Plagiarism happens in larger arenas, too!

I ran across this strange story, about Kaavya Viswanathan, the 19-year-old author of How Opal Mehta Got Kissed, Got Wild, and Got a Life, which contains material she apparently accidentally plagiarized from Megan McCafferty.

At first I was reluctant to believe something like this could happen inadvertently. How can someone copy passages that closely, and not realize it?

Yet the question also is: how can someone deliberately copy passages that closely, and not make it word for word?

Think about all of the times you paraphrased research material, back in junior high and high school, before you realized that you have to know the material well enough that you can explain it without looking at the book. Think of how hard it is to put something in your own words when you're reading someone else's.

What really changed my mind on Viswanathan was something I'd heard or read once about Helen Keller. She tried her hand at writing children's books, except she basically plagiarized a book she'd been familiar with as a child. (I think she pretty young at the time, herself.) She had internalized the story without even consciously realizing she had ever read the book.
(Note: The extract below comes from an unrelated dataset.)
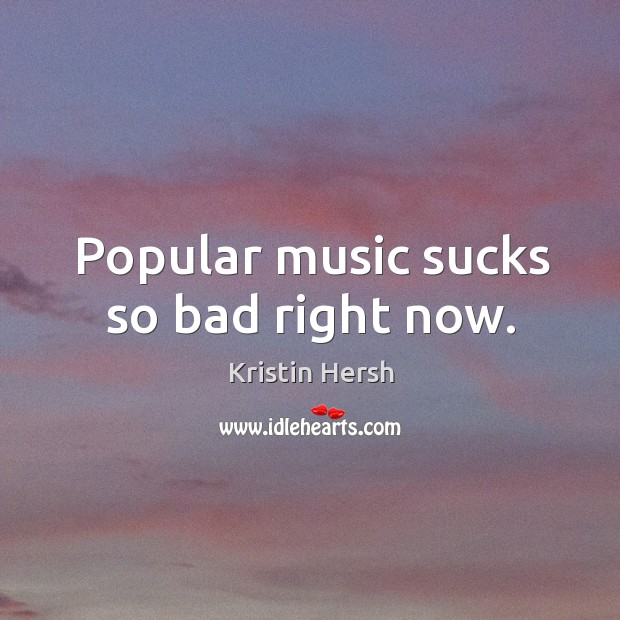 Popular music sucks so bad right now. Kristin Hersh Picture Quote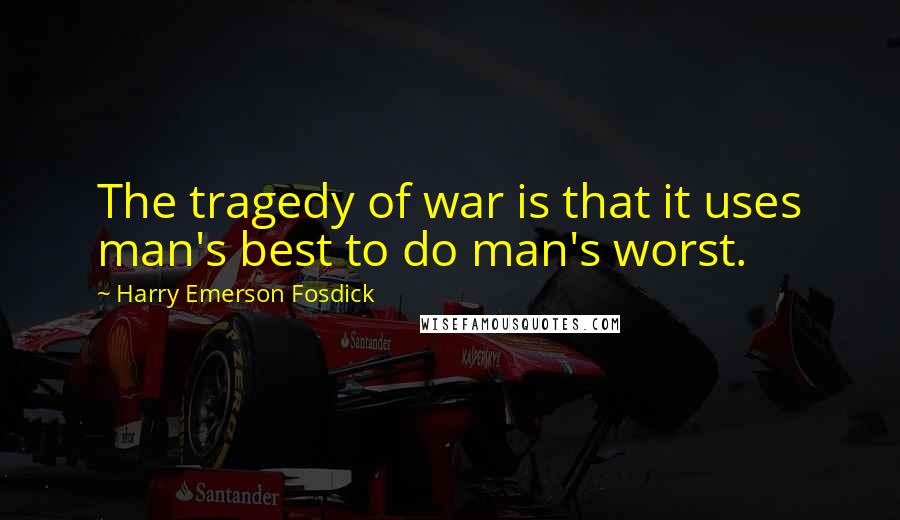 Harry Emerson Fosdick Quotes: The tragedy of war is that it uses man's best to do man's worst.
And, come to think of it, during my teenage years my writing was heavily influenced by books I read and regarded highly. Not to say I ever directly stole an idea - I hope I didn't, at any rate - but I definitely chose certain topics or settings because of other books I'd read. For example, after reading Avi's Something Upstairs I wrote a ghost story-romance; after reading a book about a girl kidnapped by Indians I wrote a similar story; and after reading Cathy Cash Spellman's Bless the Child I started writing about characters with telepathic and telekinetic abilities. When you really think about it, writers are all influenced by other writers - what matters is that they have take their own angle on the ideas that influenced them.
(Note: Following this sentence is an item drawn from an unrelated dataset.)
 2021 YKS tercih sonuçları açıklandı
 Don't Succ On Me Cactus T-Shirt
So, my own personal verdict is that Viswanathan is telling the truth - she copied the other writer's work unintentially and unconsciously. However, I think cases such as Viswanathan's - and, I'm sorry to say, Helen Keller's - speak for the importance of a writer having enough sense to know the difference between creating a story and remembering a story. And although I've read a great many books by very talented - and very young - authors, perhaps the ability to differentiate is something that young writers, for the most part, lack.